Wauchob works in watercolor, meaning that even big gestures—of which there were several in this offering—are somehow gentle. This was achieved in several ways, one being the play between hard and soft, as in the opening and closing looks. Starting the proceedings was a trench-like cape coat of wool silk that could be worn with the arms free or in the sleeves, is accessorized with a feather-trimmed bandana. The finale jacket had architectural sleeves and a marabou throw cascading down one side. A burgundy coat with a canvas feel was similarly given a soft faux fur collar. Wauchob also challenged perceptions of the properties of materials. The blush-colored jacket peeking out from under an exaggerated faux fur scarf is not made of nylon but a wool so fine as to be almost transparent.
Making room for perfect imperfection, Wauchob “destroyed” velvet’s perfect pile by pleating it after it had been sewn into a garment. Slips, suspended from infinitesimally fine straps, featured irregular hand-pinked and hand-finished edges. The coils on the sleeves of a hand-knit mohair coat were disrupted by stitches.

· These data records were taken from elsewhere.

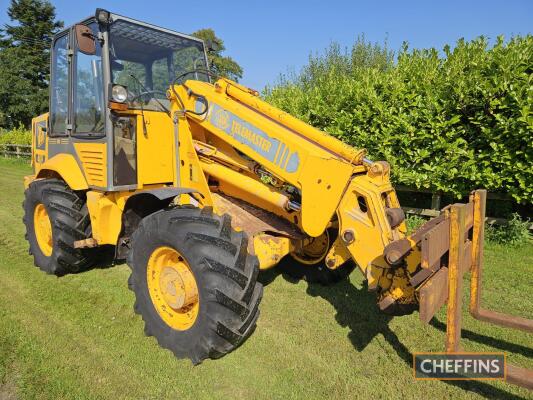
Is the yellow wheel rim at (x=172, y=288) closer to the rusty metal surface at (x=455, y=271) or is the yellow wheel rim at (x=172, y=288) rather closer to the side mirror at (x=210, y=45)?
the rusty metal surface at (x=455, y=271)

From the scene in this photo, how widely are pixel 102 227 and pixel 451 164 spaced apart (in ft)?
17.5

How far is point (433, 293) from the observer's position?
8.19ft

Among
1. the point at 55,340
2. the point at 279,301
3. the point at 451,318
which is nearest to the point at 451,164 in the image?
the point at 279,301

Spiral cutting, a Wauchob specialty, was used with abandon. Worn upside-down, the inky black blouson you see in look four has a different fit. Spirals cut into lengths of shadow-like black chiffon seemed to hover around the body. In glossy caviar black silk they cascaded down the chest or a leg with the abandon of seaweed, manifesting the “sense of inner maximalism” Wauchob wanted to conjure.